= BRIEF =
According to the talk abstract, what special graph can any combinatorial complex be reduced to?

Unifying principles of higher order networks
Mustafa Hajij
Assistant Professor University of San Francisco
Stevenson Hall 1300
12:00 PM
- 12:50 PM
Over the past decade, deep learning has been remarkably successful at solving a massive set of problems on data types including images and sequential data. This success drove the extension of deep learning to other discrete domains such as sets, point clouds, graphs, 3D shapes, and discrete manifolds. While many of the extended schemes have successfully tackled notable challenges in each particular domain, the plethora of fragmented frameworks have created or resurfaced many long-standing problems in deep learning such as explainability, expressiveness and generalizability. Moreover, theoretical development proven over one discrete domain does not naturally apply to the other domains. Finally, the lack of a cohesive mathematical framework has created many ad hoc and inorganic implementations and ultimately limited the set of practitioners that can potentially benefit from deep learning technologies. In this talk I will talk about a generalized higher-order domain called combinatorial complex (CC) and utilize it to build a new class of attention-based neural networks called higher-order attention networks (HOANs). CCs generalize many discrete domains that are of practical importance such as point clouds, 3D shapes, (hyper)graphs, simplicial complexes, and cell complexes. The topological structure of a CC encodes arbitrary higher-order interactions among elements of the CC. By exploiting the rich combinatorial and topological structure of CCs, HOANs define a new class of higher-order message passing attention-based networks that unify existing higher-order models based on hypergraphs and cell complexes. I will demonstrate the reducibility of any CC to a special graph called the Hasse graph, which allows the characterization of certain aspects of HOANs and other higher order models in terms of graph-based models. Finally, the predictive capacity of HOANs will be demonstrated in shape analysis and in graph learning, competing against state-of-the-art task-specific neural networks.

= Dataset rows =

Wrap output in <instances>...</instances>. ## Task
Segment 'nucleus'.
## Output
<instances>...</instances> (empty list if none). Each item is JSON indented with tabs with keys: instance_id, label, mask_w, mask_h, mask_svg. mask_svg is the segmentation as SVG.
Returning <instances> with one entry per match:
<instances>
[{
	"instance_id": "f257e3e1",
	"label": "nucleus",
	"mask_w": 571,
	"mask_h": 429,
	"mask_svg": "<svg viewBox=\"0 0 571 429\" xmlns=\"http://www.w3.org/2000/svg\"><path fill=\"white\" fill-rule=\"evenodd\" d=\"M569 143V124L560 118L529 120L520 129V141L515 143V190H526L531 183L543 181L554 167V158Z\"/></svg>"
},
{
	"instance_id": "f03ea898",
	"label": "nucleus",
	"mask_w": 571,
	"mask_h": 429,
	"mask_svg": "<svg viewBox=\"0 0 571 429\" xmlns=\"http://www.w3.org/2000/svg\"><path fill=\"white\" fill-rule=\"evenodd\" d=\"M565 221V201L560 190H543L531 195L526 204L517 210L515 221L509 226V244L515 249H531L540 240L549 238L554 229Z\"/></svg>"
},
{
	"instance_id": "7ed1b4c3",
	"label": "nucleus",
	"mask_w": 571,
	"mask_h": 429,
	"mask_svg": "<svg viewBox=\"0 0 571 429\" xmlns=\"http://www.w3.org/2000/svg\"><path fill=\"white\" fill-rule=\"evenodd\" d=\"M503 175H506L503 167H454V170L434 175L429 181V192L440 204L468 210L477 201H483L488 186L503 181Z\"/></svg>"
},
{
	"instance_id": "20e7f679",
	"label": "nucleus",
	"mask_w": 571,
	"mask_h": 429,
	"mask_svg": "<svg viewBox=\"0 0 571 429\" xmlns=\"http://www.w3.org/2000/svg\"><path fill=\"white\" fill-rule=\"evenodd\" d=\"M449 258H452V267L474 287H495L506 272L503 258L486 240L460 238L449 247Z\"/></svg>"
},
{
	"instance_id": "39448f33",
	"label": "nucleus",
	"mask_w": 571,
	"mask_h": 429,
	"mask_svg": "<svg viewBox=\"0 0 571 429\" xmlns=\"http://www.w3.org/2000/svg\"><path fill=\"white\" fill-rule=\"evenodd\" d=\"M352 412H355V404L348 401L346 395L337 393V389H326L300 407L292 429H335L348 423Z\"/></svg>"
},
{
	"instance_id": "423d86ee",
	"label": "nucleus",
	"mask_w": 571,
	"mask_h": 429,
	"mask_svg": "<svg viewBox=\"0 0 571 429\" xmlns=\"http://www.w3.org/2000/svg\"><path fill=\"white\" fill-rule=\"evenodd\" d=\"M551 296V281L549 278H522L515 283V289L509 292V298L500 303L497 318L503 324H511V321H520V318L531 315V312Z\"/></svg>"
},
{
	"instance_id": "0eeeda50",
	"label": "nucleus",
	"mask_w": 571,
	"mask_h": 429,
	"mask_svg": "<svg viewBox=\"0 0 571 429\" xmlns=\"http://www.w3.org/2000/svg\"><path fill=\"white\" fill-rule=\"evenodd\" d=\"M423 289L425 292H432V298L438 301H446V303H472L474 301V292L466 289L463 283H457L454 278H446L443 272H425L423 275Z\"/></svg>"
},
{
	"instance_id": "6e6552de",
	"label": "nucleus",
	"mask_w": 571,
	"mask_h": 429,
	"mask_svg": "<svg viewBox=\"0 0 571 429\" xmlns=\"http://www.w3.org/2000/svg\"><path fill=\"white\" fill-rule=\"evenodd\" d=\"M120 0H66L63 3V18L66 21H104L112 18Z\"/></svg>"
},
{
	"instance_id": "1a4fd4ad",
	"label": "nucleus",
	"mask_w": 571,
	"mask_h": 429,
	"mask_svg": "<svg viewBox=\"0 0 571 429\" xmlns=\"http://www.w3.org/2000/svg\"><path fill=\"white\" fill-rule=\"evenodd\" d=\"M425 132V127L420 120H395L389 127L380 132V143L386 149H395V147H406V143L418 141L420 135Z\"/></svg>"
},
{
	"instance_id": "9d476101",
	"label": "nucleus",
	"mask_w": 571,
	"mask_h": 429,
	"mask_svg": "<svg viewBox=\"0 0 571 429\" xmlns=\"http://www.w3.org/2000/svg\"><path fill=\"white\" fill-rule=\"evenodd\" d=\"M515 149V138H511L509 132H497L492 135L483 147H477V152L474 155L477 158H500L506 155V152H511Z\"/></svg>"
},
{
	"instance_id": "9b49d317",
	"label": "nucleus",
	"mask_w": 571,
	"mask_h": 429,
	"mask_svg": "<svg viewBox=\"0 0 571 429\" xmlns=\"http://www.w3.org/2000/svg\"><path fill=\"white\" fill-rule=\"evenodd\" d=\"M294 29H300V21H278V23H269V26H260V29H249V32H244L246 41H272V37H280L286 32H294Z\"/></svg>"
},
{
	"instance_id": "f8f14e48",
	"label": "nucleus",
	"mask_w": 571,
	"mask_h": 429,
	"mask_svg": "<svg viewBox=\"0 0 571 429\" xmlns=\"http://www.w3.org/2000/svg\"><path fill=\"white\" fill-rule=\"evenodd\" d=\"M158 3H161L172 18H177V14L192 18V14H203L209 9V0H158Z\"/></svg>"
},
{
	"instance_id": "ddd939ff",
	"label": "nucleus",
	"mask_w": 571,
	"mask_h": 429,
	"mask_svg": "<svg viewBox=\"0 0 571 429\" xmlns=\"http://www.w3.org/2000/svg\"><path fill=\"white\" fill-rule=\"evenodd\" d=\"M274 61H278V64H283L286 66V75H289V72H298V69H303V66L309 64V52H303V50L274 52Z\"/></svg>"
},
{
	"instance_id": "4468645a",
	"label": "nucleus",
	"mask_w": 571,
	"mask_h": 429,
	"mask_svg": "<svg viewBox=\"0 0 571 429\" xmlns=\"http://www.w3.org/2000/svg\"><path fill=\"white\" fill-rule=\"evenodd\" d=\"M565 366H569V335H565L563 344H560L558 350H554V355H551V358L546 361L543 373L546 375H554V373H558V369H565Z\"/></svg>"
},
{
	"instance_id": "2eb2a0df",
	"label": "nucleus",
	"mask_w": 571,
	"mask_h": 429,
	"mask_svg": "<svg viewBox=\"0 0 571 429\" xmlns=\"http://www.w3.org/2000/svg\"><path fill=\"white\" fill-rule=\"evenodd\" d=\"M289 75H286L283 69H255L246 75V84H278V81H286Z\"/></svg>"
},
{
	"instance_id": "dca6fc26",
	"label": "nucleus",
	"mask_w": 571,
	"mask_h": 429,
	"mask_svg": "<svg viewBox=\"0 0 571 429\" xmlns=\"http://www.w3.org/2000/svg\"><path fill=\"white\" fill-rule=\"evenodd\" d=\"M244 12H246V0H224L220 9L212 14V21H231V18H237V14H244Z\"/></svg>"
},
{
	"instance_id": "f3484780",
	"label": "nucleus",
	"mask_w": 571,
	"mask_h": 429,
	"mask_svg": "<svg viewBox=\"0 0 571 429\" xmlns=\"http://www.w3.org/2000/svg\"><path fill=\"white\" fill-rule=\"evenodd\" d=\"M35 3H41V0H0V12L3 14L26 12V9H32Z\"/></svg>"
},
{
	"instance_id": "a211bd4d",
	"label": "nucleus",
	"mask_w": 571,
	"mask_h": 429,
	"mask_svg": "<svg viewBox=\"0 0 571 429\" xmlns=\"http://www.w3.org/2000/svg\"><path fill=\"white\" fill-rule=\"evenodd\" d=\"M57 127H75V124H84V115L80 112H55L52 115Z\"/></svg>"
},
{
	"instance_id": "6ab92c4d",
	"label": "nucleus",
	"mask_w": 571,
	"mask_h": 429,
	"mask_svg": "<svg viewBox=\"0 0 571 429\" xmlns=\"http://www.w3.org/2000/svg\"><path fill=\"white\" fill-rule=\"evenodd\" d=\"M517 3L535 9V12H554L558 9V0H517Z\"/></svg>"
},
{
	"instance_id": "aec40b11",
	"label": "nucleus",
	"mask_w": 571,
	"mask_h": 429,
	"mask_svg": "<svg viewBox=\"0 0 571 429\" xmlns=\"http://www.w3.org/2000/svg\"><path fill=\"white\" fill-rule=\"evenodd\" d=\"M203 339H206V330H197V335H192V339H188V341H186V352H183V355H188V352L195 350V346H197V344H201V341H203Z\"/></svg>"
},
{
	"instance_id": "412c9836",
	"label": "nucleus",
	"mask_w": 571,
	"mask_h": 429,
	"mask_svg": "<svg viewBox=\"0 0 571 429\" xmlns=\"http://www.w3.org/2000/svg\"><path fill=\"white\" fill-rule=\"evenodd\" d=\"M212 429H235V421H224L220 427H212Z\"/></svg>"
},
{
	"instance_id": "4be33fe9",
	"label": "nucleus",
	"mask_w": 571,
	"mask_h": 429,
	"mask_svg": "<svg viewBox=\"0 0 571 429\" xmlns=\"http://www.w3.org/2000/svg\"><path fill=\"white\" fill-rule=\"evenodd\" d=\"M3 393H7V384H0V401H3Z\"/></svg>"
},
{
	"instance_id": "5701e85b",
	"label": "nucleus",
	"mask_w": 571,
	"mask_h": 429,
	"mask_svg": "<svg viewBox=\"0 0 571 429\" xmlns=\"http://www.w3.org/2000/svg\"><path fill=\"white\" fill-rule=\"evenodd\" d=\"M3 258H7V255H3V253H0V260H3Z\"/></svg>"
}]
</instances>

= SOLUTION TO THIS PROBLEM =
The Hasse graph.